An acute outbreak of cholera-related cases in war-torn Yemen has claimed the lives of at least 34 people in the past two weeks with over 2,000 people still sick, WHO has said. Meanwhile, Doctors Without Borders has warned that the outbreak could spiral out of control.
“There have been 34 cholera-associated deaths and 2,022 cases of acute watery diarrhea in nine governorates, including Sana'a, during the period of April 27 to May 7,” a World Health Organization (WHO) official told AFP.
Cholera, which causes severe dysentery and vomiting, can develop in areas with poor sanitation and is contracted by coming into contact with contaminated water sources.
Yemen, described by the UN as the poorest country in the Arab region, has been torn apart by a civil war and continues to bleed from a Saudi-led bombardment. It’s been practically left without adequate infrastructure and health facilities as the conflict rages into its third year.

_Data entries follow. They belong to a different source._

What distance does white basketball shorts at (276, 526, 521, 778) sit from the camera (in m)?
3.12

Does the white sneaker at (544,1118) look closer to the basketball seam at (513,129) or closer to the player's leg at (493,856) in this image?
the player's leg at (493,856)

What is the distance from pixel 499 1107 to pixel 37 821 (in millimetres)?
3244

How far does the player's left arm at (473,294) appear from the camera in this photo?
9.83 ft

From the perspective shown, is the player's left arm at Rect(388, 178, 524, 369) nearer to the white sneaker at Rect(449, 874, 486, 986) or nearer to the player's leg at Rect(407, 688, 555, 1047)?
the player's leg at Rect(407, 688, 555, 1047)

Without effective treatment, cholera-related illnesses can have a mortality rate of over 50 percent; as the infection of the small intestine by the bacterium 'Vibrio cholerae' can kill within hours if left untreated.
With the outbreak of cholera-related cases across the country, 310 cases of the infection have been registered in Sana’a alone by Yemen's public health ministry.

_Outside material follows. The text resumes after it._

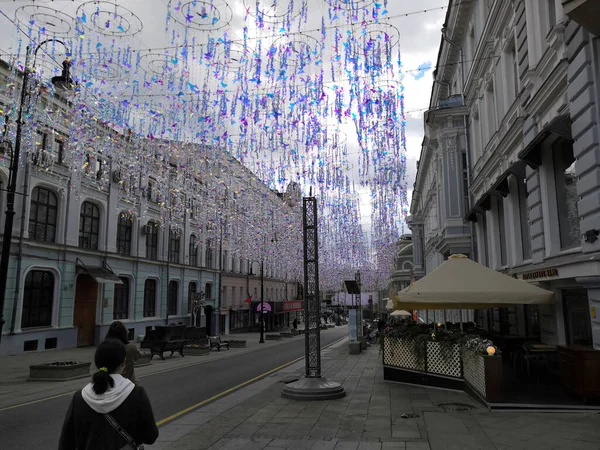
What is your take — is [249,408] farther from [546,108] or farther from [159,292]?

Yemen's capital, in particular, is bearing the brunt of the war. An ongoing strike by sanitation workers over unpaid wages has left the streets of Sana’a filled with garbage, AFP reported.
In addition, many of the city's sewage pipes remain clogged. Sewer water flooded the streets Tuesday as the city was hit by heavy rain.
Doctors Without Borders/Médecins Sans Frontières (MSF) on Tuesday warned that the outbreak of cholera in Yemen could spread further in the country. The NGO noted that the provinces of Amran, Hajjah, Al-Dhale', Taiz, and Ibb, have witnessed a “sharp increase” of patients in the past two weeks.
Overall, MSF teams have received more than 780 patients since March 30 at the cholera treatment centers in five hospitals and other medical facilities across the country.
“We are very concerned that the disease will continue to spread and become out of control,” said Shinjiro Murata, MSF’s head of mission in Yemen. “Humanitarian assistance... needs to be urgently scaled up to limit the spread of the outbreak and anticipate potential other ones.”
This is the second wave of cholera-associated deaths in less than a year in Yemen. Since the start of the initial outbreak in October 2016, some 23,506 suspected cases of cholera, including 108 associated deaths, have been reported across the country up until March 2017.
Given the dramatic breakdown of the health care system and its infrastructure throughout Yemen, WHO estimates that 7.6 million people live in high-risk cholera outbreak areas.
With only 45 percent of health facilities functional across Yemen, the ability to respond to the outbreak is further compromised by the lack of equipment, medicines, and personnel.
In over two years since the Saudi-led military intervention, more than 10,200 people have been killed in Yemen. At least another 40,000 people have been wounded while more than three million Yemenis have been displaced.